# [COSA FARE]
A. Nel brano sulla tensione in Libia, in quale data Turchia e Gna hanno siglato i memorandum d'intesa?
B. Prosegui il brano sulla tensione in Libia, cominciando subito dopo la sua ultima frase.

Si fa sempre più teso il clima in Libia dove forze del generale Haftar si sono dette ieri pronte ad «affrontare in modo ostile qualsiasi nave turca che si avvicinerà alle coste libiche». L’ammiraglio Faraj al-Mahdawi, capo di stato maggiore delle forze navali dell’autoproclamato Esercito nazionale libico (Lna), non ha usato giri di parole: «Ho ricevuto ordini chiari di distruggere qualsiasi nave turca che dovesse venire a effettuare attività di ricerca di petrolio all’interno dei confini marittimi libici».

L’AGGRESSIVITÀ degli uomini di Haftar, uomo forte del governo di Tobruk nell’est del Paese – amministrazione parallela e rivale a quella di Tripoli del Governo di accordo nazionale (Gna) riconosciuto internazionalmente – nasce dai memorandum d’intesa siglati lo scorso 27 novembre da Turchia e il Gna in campo marittimo e militare. Uno dei quali, in particolare, prevede l’istituzione di una nuova giurisdizione delle acque di competenza a livello commerciale e securitario che di fatto taglia fuori Creta e Cipro a tutto vantaggio della Turchia.

(Elementi salvati)
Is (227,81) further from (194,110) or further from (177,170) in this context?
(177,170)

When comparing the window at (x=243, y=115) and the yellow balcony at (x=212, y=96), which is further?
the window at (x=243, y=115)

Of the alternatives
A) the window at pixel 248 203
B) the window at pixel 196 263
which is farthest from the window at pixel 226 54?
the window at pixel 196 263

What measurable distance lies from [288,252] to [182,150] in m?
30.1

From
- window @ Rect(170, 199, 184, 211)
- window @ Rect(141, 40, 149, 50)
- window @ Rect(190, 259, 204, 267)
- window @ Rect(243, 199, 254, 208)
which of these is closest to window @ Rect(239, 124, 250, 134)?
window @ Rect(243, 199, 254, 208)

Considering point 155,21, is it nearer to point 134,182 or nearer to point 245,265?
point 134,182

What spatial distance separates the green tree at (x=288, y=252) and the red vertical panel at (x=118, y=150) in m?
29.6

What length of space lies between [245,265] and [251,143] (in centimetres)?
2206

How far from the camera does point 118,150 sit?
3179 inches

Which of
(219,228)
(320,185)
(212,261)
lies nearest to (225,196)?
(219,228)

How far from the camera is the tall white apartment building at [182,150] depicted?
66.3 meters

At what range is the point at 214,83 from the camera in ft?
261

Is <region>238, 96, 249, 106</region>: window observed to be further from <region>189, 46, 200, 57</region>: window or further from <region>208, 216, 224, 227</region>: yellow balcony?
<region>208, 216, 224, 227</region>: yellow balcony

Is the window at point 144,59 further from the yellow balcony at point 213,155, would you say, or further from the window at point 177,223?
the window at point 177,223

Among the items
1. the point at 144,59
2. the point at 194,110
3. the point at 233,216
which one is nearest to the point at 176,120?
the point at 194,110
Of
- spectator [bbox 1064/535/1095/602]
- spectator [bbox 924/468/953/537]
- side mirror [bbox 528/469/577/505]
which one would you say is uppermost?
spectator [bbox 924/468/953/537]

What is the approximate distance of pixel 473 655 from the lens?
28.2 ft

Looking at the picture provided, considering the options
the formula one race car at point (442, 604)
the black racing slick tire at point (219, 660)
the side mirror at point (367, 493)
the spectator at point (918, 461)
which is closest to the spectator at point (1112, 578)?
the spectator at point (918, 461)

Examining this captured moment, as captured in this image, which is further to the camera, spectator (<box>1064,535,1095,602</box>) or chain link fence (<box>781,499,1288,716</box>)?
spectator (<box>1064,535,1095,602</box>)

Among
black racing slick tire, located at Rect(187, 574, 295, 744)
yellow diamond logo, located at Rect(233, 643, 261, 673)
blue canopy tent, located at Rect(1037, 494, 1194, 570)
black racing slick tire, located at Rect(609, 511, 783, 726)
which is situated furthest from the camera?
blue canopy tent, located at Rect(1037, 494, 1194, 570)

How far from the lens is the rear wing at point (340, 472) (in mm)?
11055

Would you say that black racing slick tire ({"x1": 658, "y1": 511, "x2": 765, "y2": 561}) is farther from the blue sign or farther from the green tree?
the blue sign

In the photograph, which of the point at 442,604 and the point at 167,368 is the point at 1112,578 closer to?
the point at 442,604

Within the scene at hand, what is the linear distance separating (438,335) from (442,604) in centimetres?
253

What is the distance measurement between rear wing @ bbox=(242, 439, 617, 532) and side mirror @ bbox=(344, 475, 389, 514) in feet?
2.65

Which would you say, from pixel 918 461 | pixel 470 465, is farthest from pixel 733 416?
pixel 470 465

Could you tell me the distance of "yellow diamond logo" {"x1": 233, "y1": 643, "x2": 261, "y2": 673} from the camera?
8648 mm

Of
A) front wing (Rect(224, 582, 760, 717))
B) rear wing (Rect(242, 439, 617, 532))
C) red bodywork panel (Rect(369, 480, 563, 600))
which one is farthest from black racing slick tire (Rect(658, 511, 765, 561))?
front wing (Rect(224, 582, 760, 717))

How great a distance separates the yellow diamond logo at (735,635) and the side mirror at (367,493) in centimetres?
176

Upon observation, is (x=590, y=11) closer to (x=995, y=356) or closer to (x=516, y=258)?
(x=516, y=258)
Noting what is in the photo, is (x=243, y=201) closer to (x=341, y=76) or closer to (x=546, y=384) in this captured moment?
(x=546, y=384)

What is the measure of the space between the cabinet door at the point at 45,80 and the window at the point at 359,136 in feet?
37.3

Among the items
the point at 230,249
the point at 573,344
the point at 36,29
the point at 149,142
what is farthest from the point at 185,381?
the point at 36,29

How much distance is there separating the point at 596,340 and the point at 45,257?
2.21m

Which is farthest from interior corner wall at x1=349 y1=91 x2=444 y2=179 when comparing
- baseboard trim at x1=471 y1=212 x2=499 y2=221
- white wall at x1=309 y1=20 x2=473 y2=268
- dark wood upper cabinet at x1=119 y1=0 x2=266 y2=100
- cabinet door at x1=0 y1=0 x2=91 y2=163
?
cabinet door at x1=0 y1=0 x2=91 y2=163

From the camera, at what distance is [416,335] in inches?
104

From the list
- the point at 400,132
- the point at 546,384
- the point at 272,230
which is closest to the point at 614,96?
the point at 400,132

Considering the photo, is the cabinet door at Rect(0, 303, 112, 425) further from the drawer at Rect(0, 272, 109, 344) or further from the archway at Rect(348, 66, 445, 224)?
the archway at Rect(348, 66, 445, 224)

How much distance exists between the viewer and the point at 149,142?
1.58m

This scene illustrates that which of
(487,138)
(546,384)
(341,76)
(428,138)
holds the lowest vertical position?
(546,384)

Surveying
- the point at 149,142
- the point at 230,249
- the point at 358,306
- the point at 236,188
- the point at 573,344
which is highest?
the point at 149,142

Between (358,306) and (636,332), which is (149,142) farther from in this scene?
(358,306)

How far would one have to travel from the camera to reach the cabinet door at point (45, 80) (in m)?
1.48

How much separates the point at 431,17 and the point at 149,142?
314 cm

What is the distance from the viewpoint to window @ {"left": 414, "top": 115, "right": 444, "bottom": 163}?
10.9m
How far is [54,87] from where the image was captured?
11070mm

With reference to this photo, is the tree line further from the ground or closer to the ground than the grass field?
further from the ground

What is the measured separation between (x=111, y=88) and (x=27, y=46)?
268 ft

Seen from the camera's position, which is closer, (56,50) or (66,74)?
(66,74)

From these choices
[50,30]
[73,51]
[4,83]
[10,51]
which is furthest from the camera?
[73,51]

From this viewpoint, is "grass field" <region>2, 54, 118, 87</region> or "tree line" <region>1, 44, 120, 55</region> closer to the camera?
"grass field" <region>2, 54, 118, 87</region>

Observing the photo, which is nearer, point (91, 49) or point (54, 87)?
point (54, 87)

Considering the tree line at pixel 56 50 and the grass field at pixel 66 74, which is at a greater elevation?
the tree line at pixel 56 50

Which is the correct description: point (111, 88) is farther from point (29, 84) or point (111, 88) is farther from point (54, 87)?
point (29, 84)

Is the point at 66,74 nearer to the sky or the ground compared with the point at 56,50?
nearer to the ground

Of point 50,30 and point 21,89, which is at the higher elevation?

# [RISPOSTE SCRITTE]
A. Lo scorso 27 novembre.

B.
LA PROTESTA DELLA GRECIA è stata immediata e furiosa: Atene ha parlato di accordo «nullo» e fatto «in cattiva fede» e ha espulso l’ambasciatore libico. L’intesa ha generato contrarietà anche in Europa dove il nuovo Alto rappresentante dell’Unione europea, Josep Borrell, ha auspicato una posizione unitaria di Bruxelles su questa questione. Rammarico per la mossa turca-libica è stata espresso dall’inviato Onu in Libia Ghassan Salamah che teme ora un nuovo stop al processo politico. A partire dalla conferenza sulla Libia prevista a Berlino per gennaio.

DA ROMA IL MINISTRO degli Esteri Di Maio parla di «accordi non legittimi perché non considerano la Grecia e quanto deciso passa vicino alle isole greche», ha detto il titolare della Farnesina. Un commento condivisibile se non fosse che a parlare è il ministro di un Paese che è il primo sponsor di Tripoli e di al-Sarraj, premier riconosciuto internazionalmente ma assai meno in Libia.

La mossa del suo Gna non è altro che l’ennesimo schiaffo libico all’Italia. Sbeffeggiato recentemente due volte da Haftar con l’abbattimento di un drone italiano e dall’attacco al giacimento di al-Feel (al sud) in cui opera anche l’Eni, il governo Conte non ha alcun peso su quanto avviene sull’altra sponda del Mediterraneo.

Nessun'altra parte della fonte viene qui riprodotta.